_Short problem_
Reproduce exactly the lines from the line containing "Which entity among" through the end of the records below, including both ends, and nothing else.

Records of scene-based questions

[START]

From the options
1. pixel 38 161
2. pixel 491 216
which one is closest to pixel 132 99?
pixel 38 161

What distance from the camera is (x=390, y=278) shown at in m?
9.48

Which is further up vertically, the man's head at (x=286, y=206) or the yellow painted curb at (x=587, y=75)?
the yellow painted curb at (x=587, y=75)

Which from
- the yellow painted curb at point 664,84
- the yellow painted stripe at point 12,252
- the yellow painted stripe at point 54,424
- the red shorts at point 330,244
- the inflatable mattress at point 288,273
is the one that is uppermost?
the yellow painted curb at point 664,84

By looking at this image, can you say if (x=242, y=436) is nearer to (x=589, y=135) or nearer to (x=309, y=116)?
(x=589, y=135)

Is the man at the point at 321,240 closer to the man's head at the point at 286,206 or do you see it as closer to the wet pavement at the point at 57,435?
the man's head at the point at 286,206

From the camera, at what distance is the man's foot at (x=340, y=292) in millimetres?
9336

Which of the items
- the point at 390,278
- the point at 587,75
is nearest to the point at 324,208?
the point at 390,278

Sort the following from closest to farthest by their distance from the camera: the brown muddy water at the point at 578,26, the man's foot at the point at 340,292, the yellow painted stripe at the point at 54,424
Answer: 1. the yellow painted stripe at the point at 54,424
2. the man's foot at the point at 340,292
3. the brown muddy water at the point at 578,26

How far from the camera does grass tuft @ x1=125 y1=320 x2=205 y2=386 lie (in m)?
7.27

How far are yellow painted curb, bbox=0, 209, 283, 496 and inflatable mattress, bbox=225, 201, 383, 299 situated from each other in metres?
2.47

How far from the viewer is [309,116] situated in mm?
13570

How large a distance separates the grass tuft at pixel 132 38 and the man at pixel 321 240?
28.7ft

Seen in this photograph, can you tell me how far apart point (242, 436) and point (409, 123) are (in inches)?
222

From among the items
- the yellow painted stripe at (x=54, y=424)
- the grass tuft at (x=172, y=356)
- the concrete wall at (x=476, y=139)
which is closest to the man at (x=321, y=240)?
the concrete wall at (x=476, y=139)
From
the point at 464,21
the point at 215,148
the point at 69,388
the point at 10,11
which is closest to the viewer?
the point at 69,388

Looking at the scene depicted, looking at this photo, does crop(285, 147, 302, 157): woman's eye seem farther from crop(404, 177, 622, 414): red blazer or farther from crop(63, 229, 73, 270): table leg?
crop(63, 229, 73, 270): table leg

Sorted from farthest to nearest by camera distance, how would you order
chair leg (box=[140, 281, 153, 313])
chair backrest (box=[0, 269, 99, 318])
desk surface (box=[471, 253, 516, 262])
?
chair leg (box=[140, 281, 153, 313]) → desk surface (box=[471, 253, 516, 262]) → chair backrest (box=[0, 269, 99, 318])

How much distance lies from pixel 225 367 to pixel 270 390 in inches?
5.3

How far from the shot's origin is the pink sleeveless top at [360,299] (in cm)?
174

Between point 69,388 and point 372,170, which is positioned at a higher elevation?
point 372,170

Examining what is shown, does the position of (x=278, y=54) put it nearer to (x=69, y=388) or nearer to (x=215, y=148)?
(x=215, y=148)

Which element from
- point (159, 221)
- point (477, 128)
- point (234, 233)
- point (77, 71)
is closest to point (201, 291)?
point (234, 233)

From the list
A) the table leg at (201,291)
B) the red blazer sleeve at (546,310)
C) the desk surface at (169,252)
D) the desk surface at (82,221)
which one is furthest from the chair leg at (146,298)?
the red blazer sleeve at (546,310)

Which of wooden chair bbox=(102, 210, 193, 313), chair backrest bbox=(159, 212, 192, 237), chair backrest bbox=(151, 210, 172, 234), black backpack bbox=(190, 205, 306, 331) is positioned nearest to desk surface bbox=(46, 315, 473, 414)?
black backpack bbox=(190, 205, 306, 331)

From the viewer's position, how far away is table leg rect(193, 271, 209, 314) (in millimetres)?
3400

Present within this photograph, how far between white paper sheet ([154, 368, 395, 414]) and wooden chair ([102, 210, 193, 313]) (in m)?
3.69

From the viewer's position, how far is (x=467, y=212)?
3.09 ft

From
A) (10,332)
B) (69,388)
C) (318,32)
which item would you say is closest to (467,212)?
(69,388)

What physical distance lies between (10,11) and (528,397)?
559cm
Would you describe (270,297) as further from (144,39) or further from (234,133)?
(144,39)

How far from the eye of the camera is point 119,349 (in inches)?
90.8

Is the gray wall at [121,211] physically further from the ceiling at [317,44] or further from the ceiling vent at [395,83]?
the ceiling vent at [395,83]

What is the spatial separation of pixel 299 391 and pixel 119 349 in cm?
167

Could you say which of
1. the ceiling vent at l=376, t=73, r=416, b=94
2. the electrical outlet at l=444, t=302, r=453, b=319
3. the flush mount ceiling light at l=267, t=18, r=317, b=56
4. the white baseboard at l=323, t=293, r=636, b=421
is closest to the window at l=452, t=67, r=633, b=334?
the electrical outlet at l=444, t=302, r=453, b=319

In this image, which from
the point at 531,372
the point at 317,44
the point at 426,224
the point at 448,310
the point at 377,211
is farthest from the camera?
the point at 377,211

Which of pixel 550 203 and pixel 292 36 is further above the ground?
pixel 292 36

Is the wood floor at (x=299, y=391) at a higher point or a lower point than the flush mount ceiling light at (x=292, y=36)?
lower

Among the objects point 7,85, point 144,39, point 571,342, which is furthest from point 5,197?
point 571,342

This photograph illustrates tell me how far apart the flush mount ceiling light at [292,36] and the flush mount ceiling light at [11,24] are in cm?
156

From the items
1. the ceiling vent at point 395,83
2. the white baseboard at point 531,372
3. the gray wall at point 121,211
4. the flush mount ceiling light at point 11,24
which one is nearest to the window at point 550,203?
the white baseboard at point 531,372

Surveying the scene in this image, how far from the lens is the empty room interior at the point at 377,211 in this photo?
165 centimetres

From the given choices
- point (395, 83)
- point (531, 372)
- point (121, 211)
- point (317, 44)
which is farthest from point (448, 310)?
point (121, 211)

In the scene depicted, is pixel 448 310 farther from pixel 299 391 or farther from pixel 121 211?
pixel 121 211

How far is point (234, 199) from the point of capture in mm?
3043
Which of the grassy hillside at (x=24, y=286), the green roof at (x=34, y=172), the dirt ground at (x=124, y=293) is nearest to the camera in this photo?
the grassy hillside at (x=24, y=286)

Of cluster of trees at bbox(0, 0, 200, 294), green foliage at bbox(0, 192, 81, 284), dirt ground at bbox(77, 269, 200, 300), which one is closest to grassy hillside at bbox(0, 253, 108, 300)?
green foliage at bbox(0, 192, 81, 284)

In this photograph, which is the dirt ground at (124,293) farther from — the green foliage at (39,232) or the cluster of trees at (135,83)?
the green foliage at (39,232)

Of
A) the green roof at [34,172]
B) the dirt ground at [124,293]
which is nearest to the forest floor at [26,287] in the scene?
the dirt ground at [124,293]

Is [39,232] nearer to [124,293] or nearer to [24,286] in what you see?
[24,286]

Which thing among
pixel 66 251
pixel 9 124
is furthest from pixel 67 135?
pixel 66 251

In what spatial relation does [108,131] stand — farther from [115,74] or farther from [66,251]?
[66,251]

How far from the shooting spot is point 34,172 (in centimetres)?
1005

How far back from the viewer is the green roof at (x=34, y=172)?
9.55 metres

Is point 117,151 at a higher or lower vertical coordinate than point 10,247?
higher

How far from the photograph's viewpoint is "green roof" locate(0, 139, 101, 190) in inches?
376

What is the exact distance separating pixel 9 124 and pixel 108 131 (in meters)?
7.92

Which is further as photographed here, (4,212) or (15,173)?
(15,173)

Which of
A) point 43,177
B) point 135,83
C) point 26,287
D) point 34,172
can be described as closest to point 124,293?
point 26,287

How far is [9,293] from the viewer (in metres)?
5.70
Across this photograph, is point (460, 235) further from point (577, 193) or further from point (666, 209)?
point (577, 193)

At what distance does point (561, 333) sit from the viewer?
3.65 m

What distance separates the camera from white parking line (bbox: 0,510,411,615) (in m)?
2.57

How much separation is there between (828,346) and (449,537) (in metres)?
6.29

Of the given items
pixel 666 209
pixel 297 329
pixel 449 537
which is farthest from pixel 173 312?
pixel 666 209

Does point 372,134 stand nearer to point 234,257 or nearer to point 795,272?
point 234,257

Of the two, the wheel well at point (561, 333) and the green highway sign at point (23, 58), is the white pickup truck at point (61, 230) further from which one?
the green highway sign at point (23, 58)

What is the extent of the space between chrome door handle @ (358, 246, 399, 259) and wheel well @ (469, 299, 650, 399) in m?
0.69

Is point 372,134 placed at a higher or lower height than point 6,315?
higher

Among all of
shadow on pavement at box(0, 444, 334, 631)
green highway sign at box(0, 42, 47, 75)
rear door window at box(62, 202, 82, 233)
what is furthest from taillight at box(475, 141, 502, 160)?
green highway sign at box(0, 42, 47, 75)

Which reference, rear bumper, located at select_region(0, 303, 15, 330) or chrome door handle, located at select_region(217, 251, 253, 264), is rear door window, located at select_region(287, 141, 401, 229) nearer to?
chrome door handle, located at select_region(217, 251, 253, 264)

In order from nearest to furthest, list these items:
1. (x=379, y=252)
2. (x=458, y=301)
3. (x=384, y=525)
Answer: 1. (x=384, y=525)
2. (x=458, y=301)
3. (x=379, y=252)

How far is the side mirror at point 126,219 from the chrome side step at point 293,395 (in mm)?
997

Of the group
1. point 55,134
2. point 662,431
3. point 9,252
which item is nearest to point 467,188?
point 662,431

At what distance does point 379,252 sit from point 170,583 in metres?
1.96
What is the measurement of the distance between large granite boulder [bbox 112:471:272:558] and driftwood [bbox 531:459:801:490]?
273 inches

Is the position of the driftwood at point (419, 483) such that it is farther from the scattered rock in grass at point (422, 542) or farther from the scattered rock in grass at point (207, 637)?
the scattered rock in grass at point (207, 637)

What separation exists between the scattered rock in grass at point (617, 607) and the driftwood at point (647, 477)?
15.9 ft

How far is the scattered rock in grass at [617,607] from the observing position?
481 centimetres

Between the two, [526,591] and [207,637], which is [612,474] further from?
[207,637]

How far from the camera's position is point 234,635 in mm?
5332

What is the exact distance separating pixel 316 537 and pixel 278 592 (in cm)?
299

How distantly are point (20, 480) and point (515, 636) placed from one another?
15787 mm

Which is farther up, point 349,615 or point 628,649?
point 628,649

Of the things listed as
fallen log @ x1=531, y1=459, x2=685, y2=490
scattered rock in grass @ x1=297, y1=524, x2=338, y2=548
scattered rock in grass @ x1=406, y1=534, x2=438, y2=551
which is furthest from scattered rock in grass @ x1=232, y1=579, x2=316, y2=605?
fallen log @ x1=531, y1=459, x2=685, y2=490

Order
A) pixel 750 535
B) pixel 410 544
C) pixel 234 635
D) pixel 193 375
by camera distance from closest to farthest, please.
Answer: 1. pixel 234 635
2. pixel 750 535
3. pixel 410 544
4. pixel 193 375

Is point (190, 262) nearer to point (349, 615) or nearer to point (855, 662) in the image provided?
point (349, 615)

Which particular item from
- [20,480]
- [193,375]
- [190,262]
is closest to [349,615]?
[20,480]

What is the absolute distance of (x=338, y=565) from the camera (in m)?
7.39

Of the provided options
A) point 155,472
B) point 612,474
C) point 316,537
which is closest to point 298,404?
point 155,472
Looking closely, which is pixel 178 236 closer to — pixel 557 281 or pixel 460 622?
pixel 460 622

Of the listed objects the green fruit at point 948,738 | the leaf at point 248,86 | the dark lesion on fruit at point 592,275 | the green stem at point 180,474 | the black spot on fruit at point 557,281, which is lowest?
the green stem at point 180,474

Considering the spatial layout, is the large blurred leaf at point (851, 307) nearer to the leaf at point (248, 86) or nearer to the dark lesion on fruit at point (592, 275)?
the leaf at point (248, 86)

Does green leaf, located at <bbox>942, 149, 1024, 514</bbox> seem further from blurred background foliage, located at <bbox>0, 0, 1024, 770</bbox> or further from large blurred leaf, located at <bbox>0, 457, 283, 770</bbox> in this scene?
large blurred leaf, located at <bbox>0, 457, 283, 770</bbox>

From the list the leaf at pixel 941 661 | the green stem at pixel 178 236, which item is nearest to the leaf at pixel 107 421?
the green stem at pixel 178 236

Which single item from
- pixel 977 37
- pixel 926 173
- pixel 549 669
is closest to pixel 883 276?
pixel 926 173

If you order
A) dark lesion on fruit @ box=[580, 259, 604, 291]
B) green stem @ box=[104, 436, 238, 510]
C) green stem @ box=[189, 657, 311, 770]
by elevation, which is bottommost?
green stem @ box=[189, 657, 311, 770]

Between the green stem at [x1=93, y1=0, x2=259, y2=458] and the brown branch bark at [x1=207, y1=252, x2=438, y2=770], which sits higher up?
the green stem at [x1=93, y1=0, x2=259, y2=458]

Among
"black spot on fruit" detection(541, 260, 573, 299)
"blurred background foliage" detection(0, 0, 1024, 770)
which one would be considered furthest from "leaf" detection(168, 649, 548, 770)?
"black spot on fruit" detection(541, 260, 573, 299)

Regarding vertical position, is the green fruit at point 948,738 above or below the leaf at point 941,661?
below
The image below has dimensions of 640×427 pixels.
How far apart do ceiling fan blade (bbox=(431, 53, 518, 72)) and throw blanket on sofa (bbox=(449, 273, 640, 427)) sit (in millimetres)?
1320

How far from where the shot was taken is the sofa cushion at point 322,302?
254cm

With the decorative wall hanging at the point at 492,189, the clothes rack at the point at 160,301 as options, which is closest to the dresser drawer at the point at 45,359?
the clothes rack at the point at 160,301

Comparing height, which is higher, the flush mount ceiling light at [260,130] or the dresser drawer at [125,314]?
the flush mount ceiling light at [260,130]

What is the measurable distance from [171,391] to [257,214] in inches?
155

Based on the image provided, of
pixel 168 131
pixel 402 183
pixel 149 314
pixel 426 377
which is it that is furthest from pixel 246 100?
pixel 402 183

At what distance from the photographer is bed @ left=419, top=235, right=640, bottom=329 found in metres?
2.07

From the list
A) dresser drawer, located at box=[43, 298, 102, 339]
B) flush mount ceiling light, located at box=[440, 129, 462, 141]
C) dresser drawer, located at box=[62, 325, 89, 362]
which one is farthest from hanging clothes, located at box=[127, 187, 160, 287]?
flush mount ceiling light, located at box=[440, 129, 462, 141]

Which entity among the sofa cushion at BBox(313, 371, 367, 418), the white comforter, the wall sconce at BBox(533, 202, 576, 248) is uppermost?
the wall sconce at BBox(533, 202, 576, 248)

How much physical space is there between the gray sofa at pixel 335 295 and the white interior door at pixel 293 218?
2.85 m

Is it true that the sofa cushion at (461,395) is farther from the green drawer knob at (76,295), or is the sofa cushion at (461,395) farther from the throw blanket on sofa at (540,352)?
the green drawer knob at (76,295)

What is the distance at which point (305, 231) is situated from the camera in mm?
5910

[END]

_Right answer_
Which entity among the sofa cushion at BBox(313, 371, 367, 418), the white comforter, the wall sconce at BBox(533, 202, 576, 248) is uppermost?
the wall sconce at BBox(533, 202, 576, 248)

How much physical space is there between the gray sofa at pixel 335 295 and the white interior door at pixel 293 218?
2.85 m

Is it true that the sofa cushion at (461,395) is farther from the green drawer knob at (76,295), or is the sofa cushion at (461,395) farther from the throw blanket on sofa at (540,352)?
the green drawer knob at (76,295)

What is the distance at which point (305, 231) is situated from the camera in mm?
5910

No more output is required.